Litigation Reform: An Institutional Approach (with Stephen Burbank). 2014
University of Pennsylvania Law Review 162
The program of regulation through private litigation that Democratic Congresses purposefully created starting in the late 1960s soon met opposition emanating primarily from the Republican party. In the long campaign for retrenchment that began in the Reagan administration, consequential reform proved difficult and ultimately failed in Congress. Litigation reformers turned to the courts and, in marked contrast to their legislative failure, were well-rewarded, achieving growing rates of voting support from an increasingly conservative Supreme Court on issues curtailing private enforcement under individual statutes. We also demonstrate that the judiciary’s control of procedure has been central to the campaign to retrench private enforcement, particularly in the last decade.
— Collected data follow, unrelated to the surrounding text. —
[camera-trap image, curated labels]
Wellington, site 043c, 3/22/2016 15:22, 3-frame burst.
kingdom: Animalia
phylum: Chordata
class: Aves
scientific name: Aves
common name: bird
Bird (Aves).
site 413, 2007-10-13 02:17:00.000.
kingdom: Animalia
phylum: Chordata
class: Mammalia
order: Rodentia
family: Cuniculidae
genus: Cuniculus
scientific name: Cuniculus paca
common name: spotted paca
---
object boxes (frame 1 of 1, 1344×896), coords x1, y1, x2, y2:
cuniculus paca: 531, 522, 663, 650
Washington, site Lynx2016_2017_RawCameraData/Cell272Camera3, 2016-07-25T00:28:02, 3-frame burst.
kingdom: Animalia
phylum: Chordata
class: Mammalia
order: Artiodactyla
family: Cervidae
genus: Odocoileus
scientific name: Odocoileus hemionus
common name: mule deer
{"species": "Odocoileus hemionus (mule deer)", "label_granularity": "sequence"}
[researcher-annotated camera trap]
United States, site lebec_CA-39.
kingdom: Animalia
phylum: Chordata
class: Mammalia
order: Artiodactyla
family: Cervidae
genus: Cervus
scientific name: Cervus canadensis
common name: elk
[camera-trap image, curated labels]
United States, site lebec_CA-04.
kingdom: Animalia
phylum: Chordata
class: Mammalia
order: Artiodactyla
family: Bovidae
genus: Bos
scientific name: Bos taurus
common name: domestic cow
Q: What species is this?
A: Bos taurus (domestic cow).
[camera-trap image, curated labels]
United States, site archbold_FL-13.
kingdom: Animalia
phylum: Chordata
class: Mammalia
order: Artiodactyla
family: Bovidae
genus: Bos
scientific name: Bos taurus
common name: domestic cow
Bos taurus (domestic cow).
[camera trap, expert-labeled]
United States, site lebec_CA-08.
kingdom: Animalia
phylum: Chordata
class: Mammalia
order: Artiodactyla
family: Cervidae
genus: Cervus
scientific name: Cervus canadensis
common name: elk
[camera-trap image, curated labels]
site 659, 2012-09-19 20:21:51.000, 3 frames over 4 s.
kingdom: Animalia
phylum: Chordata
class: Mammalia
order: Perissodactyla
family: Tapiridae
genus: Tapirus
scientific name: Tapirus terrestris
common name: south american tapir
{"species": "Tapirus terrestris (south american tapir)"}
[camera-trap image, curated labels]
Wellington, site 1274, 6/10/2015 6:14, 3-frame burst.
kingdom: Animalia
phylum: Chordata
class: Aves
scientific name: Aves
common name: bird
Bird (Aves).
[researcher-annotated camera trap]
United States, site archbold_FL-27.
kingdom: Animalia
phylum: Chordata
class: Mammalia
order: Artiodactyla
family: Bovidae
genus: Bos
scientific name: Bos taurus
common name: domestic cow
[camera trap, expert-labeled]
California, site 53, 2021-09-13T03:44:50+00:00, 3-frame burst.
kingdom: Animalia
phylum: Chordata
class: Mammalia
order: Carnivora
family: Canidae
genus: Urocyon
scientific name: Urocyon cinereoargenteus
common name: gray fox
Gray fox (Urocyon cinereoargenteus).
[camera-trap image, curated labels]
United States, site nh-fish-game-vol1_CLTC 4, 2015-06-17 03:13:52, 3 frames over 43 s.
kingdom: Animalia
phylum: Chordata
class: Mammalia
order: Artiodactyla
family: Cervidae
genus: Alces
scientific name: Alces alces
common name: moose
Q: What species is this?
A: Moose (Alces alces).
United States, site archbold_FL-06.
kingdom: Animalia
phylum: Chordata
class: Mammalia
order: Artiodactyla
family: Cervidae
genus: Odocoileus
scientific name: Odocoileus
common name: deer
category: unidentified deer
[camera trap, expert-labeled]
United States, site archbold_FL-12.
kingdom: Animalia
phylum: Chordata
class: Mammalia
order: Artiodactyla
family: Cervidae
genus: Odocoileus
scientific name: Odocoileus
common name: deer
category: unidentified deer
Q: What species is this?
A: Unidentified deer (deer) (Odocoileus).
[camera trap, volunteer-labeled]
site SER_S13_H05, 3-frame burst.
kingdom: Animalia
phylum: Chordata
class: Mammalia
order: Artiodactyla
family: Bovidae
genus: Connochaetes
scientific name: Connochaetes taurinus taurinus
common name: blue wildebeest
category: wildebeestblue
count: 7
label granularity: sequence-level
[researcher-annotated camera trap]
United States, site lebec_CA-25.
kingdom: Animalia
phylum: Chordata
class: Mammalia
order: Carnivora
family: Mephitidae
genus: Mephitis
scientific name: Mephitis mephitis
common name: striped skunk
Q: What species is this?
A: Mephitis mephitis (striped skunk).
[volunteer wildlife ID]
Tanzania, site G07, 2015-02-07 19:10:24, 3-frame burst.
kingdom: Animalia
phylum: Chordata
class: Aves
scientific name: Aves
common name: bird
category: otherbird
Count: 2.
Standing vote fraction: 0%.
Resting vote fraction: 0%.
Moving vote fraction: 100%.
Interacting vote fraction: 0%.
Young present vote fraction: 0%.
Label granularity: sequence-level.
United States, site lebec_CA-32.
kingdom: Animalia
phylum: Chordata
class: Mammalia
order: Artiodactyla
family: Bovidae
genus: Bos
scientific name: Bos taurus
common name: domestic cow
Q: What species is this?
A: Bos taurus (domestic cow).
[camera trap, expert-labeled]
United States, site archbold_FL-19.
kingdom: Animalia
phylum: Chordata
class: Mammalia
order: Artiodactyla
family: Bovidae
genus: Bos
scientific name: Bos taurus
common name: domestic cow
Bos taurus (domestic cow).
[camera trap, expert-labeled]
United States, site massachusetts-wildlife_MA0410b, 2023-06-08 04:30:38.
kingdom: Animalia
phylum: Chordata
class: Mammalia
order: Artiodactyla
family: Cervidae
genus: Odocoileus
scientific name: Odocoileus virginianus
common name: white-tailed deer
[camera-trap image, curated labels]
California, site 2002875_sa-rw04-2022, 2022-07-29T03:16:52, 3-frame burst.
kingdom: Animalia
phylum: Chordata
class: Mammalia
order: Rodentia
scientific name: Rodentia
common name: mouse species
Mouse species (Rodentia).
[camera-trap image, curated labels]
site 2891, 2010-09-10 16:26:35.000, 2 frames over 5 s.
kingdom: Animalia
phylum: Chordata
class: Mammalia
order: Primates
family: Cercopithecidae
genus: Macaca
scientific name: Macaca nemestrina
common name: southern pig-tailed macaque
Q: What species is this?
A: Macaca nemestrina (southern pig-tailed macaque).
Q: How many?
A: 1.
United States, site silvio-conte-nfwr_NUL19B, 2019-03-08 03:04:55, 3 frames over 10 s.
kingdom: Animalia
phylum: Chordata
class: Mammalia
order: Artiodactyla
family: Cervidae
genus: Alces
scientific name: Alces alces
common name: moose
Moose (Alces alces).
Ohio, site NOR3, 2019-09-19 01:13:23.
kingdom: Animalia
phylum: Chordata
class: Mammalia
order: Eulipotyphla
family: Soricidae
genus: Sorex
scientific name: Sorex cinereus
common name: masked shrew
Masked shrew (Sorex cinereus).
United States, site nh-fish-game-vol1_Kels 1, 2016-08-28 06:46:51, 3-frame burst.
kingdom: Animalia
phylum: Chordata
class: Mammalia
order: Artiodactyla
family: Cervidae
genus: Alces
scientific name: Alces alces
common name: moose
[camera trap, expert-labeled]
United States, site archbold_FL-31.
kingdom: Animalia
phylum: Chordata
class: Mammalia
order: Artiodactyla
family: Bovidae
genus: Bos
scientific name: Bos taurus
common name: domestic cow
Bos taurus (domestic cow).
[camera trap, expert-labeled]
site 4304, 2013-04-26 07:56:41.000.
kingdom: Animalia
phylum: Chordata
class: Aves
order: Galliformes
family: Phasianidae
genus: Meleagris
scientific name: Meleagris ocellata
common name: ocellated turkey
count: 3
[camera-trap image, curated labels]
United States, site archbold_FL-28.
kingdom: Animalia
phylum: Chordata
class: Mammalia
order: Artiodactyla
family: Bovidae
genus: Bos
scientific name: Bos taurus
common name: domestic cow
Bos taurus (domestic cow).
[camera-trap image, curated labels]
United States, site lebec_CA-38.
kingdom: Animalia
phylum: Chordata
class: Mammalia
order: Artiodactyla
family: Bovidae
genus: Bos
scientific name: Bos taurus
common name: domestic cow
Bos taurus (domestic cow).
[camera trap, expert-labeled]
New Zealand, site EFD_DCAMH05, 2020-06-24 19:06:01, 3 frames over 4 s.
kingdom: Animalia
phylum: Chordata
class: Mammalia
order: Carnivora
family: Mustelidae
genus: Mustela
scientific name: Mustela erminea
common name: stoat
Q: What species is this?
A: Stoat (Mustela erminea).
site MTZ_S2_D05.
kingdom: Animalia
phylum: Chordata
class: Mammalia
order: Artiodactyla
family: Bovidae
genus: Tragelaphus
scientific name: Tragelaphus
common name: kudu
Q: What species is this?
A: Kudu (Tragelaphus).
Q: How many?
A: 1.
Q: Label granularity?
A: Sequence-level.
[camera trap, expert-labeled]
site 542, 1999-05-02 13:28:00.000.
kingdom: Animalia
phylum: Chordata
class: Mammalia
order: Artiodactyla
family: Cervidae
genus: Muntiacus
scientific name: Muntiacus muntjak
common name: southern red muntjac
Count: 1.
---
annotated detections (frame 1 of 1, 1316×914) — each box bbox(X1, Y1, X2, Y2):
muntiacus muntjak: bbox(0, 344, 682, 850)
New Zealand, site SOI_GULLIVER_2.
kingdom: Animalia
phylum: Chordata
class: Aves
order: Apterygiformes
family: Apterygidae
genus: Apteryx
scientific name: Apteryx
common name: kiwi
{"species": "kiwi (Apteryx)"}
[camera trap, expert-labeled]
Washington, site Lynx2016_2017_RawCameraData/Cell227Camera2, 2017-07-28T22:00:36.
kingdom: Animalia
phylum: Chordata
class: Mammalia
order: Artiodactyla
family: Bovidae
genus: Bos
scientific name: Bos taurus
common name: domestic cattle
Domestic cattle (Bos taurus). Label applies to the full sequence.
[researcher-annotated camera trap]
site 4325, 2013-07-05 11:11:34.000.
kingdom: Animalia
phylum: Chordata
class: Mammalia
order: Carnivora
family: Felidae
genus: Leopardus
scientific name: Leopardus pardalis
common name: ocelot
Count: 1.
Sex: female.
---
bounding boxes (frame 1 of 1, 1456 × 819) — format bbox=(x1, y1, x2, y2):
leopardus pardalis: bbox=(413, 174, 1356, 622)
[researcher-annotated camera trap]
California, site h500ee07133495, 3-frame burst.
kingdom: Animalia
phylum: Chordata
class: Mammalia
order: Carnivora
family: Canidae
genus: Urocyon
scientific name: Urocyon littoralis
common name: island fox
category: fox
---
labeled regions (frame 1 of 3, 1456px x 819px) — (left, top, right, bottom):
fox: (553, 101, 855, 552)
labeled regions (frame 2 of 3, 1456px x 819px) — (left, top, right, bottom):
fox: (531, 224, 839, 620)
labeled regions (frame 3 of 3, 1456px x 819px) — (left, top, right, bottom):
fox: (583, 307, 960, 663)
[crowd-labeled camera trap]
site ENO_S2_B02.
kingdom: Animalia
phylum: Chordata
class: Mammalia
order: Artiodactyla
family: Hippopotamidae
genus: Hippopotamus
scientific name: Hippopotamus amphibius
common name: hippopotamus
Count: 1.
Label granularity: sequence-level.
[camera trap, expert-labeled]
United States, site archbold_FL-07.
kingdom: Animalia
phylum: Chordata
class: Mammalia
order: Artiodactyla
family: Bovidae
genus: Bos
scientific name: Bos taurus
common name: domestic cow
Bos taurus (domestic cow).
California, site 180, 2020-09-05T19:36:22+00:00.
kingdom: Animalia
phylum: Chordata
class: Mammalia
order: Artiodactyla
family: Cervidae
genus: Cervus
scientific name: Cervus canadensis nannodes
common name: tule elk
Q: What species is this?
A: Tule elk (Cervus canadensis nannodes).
The Federal Rules of Civil Procedure became for a brief time the lawmaking territory in which a newly assertive institutional judiciary sought to forge instruments of retrenchment, but the ensuing controversies quickly animated interest groups and members of Congress who were protective of the procedural status quo to press successfully for changes in the Enabling Act process that limited rulemakers’ capacity to change the Federal Rules. Rulemaking is not, however, the only way that the judiciary can influence private enforcement. Federal Rules afford ample room for interpretation, and they can be effectively amended by the Supreme Court outside the Enabling Act process. Empirical analysis of the Court’s Federal Rules decisions confirms that, in this domain as well, the campaign to retrench private enforcement has had its greatest success in the courts. Indeed, it may be that the success experienced in the Supreme Court affected both the content and the zeal of the legislative campaign for civil litigation reform. Thus, although the issue of litigation reform in general, and procedure as a tool of litigation reform in particular, has been declining in Congress since the mid-1990s, it is at its highest level ever on the Court.